### Short exercise
Transcribe each line of the material as it is, and drop any picture.

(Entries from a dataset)
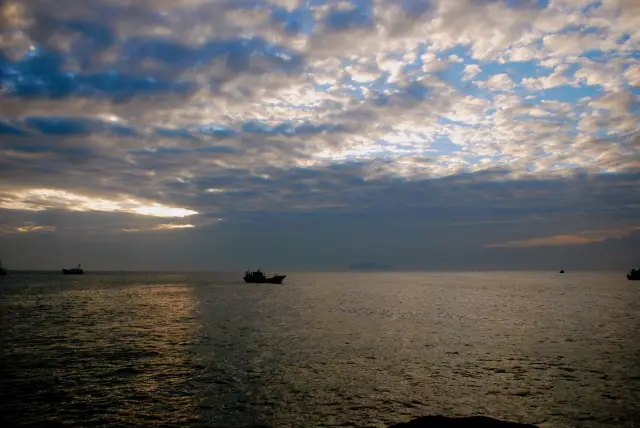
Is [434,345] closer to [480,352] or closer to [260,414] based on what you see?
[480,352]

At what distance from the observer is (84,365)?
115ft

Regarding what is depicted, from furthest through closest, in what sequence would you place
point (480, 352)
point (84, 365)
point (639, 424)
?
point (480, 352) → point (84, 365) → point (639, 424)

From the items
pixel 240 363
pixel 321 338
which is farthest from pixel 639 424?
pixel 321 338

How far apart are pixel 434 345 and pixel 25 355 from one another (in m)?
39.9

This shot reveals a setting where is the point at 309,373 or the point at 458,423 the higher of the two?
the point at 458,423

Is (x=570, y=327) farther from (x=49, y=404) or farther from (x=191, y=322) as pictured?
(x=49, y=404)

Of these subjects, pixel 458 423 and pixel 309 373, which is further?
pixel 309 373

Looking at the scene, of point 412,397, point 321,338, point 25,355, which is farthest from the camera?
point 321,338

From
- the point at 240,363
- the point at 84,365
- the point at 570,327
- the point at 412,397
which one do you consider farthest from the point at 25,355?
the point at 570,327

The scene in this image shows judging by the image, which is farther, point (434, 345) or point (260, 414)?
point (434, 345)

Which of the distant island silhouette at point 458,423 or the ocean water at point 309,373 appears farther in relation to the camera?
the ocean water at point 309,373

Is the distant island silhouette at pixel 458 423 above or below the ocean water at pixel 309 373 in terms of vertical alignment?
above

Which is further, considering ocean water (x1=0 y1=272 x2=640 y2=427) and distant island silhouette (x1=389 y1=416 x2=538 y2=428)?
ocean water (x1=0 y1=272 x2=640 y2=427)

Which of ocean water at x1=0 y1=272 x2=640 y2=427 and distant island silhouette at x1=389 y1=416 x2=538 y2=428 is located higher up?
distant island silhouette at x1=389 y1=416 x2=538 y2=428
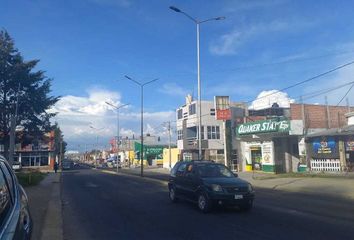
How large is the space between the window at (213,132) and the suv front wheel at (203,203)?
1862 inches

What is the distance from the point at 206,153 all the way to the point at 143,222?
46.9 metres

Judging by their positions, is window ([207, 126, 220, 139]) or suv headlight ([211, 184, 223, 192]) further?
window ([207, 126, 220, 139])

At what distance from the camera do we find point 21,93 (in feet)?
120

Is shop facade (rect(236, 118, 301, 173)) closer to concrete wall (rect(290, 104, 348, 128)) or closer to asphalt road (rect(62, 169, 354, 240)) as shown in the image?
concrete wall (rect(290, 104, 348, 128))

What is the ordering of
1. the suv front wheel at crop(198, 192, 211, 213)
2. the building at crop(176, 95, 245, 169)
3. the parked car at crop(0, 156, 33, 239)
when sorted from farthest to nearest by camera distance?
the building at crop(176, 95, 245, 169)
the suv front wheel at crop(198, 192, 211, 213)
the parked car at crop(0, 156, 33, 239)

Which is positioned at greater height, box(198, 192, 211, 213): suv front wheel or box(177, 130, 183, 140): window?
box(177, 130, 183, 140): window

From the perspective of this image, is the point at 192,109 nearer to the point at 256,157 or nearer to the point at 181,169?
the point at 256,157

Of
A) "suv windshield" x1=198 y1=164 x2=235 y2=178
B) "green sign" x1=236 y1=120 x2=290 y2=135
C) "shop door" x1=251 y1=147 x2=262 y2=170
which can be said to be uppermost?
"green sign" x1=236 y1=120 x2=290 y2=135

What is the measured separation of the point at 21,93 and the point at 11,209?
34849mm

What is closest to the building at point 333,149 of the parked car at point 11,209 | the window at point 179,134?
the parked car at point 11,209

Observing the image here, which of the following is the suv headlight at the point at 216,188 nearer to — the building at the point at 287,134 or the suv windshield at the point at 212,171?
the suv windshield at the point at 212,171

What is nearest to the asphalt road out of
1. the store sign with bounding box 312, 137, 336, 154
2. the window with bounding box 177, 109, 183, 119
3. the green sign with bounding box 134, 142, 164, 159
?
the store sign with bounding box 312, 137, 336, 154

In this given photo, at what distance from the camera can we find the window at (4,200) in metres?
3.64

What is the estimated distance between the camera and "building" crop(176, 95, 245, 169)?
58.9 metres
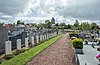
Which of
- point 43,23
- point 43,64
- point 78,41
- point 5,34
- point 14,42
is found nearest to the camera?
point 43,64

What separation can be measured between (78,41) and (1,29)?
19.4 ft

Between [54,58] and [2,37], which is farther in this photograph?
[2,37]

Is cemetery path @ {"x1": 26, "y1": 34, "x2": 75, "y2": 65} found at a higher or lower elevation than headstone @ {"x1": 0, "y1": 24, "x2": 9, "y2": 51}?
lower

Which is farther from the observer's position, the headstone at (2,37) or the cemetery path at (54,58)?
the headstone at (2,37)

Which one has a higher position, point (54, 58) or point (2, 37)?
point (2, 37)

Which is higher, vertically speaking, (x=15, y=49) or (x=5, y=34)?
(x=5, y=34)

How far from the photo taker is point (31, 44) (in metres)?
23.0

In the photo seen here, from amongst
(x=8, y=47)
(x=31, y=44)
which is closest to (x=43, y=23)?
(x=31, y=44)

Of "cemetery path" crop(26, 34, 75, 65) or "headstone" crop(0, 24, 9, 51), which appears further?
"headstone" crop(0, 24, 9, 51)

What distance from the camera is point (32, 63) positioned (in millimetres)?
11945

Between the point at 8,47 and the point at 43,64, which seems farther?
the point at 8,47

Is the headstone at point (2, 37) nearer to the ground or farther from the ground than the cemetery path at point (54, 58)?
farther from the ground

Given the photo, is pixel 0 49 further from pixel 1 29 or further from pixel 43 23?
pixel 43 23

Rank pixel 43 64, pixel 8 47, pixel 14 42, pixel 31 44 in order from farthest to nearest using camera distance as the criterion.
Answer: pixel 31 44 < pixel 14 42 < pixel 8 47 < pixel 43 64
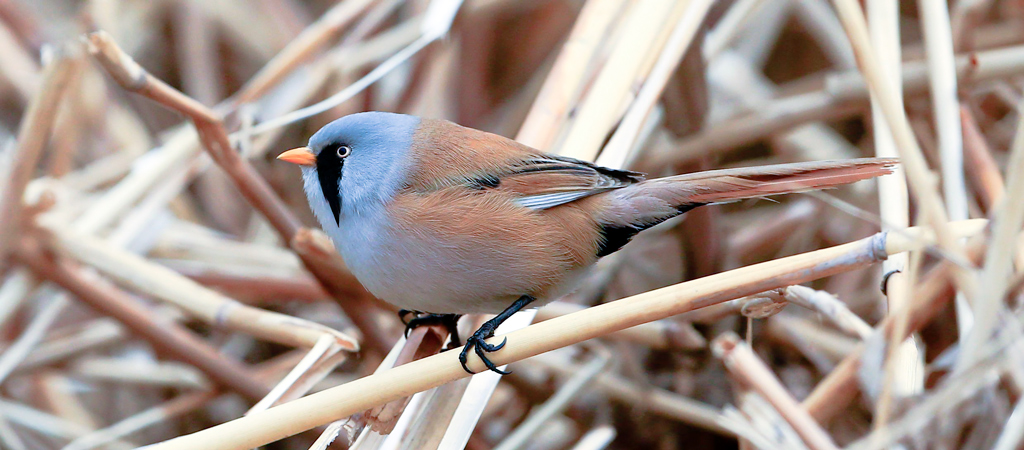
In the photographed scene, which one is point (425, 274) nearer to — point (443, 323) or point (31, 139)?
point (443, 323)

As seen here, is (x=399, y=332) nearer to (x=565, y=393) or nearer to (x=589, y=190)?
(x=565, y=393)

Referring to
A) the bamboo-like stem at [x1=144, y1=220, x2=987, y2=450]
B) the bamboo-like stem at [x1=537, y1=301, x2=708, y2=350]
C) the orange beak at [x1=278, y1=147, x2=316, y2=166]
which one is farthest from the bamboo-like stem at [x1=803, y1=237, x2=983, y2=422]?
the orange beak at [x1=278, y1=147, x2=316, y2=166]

### Completed exercise
Is [434,345] closer to [480,352] or closer to [260,414] based on what you see?
[480,352]

At what distance from the observer is (84,365)?
115ft

Regarding what is depicted, from furthest through closest, in what sequence would you place
point (480, 352)
point (84, 365)
point (639, 424)
?
point (480, 352) → point (84, 365) → point (639, 424)

From the items
pixel 240 363
pixel 321 338
which is farthest from pixel 639 424?
pixel 321 338

How far apart are pixel 434 345 and pixel 25 355 from one another (in m)?
39.9

This shot reveals a setting where is the point at 309,373 or the point at 458,423 the higher of the two?
the point at 458,423

Is (x=570, y=327) farther from (x=49, y=404) or farther from (x=191, y=322) as pictured?
(x=49, y=404)

Of these subjects, pixel 458 423 and pixel 309 373, which is further?
pixel 309 373

Looking at the scene, of point 412,397, point 321,338, point 25,355, which is farthest from the camera?
point 321,338

From
- the point at 240,363
- the point at 84,365
- the point at 570,327
- the point at 412,397
which one do you consider farthest from the point at 25,355?
the point at 570,327

The scene in this image shows judging by the image, which is farther, point (434, 345) or point (260, 414)?
point (434, 345)

Which of the distant island silhouette at point 458,423 or the ocean water at point 309,373 appears farther in relation to the camera?
the ocean water at point 309,373

Is the distant island silhouette at pixel 458 423 above or below the ocean water at pixel 309 373 in terms of vertical alignment?
above

Which is further, considering ocean water (x1=0 y1=272 x2=640 y2=427) and distant island silhouette (x1=389 y1=416 x2=538 y2=428)?
ocean water (x1=0 y1=272 x2=640 y2=427)

Which of ocean water at x1=0 y1=272 x2=640 y2=427 and distant island silhouette at x1=389 y1=416 x2=538 y2=428 is located higher up?
distant island silhouette at x1=389 y1=416 x2=538 y2=428
How large is the space between the window at (213,132) and the suv front wheel at (203,203)?
1862 inches

What is the distance from the point at 206,153 all the way to the point at 143,222?
46.9 metres

Judging by their positions, is window ([207, 126, 220, 139]) or suv headlight ([211, 184, 223, 192]) further?
window ([207, 126, 220, 139])

At what distance from the camera do we find point 21,93 (in feet)?
120

Is shop facade (rect(236, 118, 301, 173)) closer to concrete wall (rect(290, 104, 348, 128)) or closer to asphalt road (rect(62, 169, 354, 240)) as shown in the image?
concrete wall (rect(290, 104, 348, 128))

What is the ordering of
1. the suv front wheel at crop(198, 192, 211, 213)
2. the building at crop(176, 95, 245, 169)
3. the parked car at crop(0, 156, 33, 239)
when sorted from farthest to nearest by camera distance?
the building at crop(176, 95, 245, 169)
the suv front wheel at crop(198, 192, 211, 213)
the parked car at crop(0, 156, 33, 239)

Which is positioned at greater height, box(198, 192, 211, 213): suv front wheel or box(177, 130, 183, 140): window?
box(177, 130, 183, 140): window

From the perspective of this image, is the point at 192,109 nearer to the point at 256,157 or nearer to the point at 181,169?
the point at 256,157

Of
A) "suv windshield" x1=198 y1=164 x2=235 y2=178
B) "green sign" x1=236 y1=120 x2=290 y2=135
C) "shop door" x1=251 y1=147 x2=262 y2=170
which can be said to be uppermost?
"green sign" x1=236 y1=120 x2=290 y2=135

What is the measured separation of the point at 21,93 and the point at 11,209?
34849mm

What is closest to the building at point 333,149 of the parked car at point 11,209 | the window at point 179,134?
the parked car at point 11,209

Observing the image here, which of the following is the suv headlight at the point at 216,188 nearer to — the building at the point at 287,134 or the suv windshield at the point at 212,171?
the suv windshield at the point at 212,171

What is nearest to the asphalt road out of
1. the store sign with bounding box 312, 137, 336, 154
2. the window with bounding box 177, 109, 183, 119
3. the green sign with bounding box 134, 142, 164, 159
?
the store sign with bounding box 312, 137, 336, 154

In this given photo, at what distance from the camera can we find the window at (4,200) in metres?
3.64

What is the estimated distance between the camera and "building" crop(176, 95, 245, 169)?
58.9 metres
Which of
- point 43,23
- point 43,64
- point 78,41
- point 5,34
- point 14,42
is found nearest to the camera?
point 43,64

What separation can be measured between (78,41) and (1,29)?
19.4 ft

Between [54,58] and [2,37], which is farther in this photograph?
[2,37]

Is cemetery path @ {"x1": 26, "y1": 34, "x2": 75, "y2": 65} found at a higher or lower elevation than headstone @ {"x1": 0, "y1": 24, "x2": 9, "y2": 51}?
lower

Which is farther from the observer's position, the headstone at (2,37) or the cemetery path at (54,58)?
the headstone at (2,37)

Which one has a higher position, point (54, 58) or point (2, 37)?
point (2, 37)

Which is higher, vertically speaking, (x=15, y=49) or (x=5, y=34)?
(x=5, y=34)

How far from the photo taker is point (31, 44) (in metres)?
23.0

In the photo seen here, from amongst
(x=8, y=47)
(x=31, y=44)
which is closest to (x=43, y=23)?
(x=31, y=44)

Of "cemetery path" crop(26, 34, 75, 65) or "headstone" crop(0, 24, 9, 51), which appears further?
"headstone" crop(0, 24, 9, 51)

What distance from the camera is point (32, 63) positioned (in millimetres)?
11945

Between the point at 8,47 and the point at 43,64, which seems farther?
the point at 8,47

Is the headstone at point (2, 37) nearer to the ground or farther from the ground than the cemetery path at point (54, 58)?
farther from the ground

Given the photo, is pixel 0 49 further from pixel 1 29 or further from pixel 43 23?
pixel 43 23

Rank pixel 43 64, pixel 8 47, pixel 14 42, pixel 31 44 in order from farthest to nearest using camera distance as the criterion.
Answer: pixel 31 44 < pixel 14 42 < pixel 8 47 < pixel 43 64
In the photographed scene, which one is point (425, 274) nearer to — point (443, 323) or point (31, 139)?
point (443, 323)

As seen here, is (x=399, y=332) nearer to (x=565, y=393) or nearer to (x=589, y=190)?
(x=565, y=393)

Referring to
A) the bamboo-like stem at [x1=144, y1=220, x2=987, y2=450]
B) the bamboo-like stem at [x1=537, y1=301, x2=708, y2=350]
C) the orange beak at [x1=278, y1=147, x2=316, y2=166]
which one is farthest from the bamboo-like stem at [x1=803, y1=237, x2=983, y2=422]?
the orange beak at [x1=278, y1=147, x2=316, y2=166]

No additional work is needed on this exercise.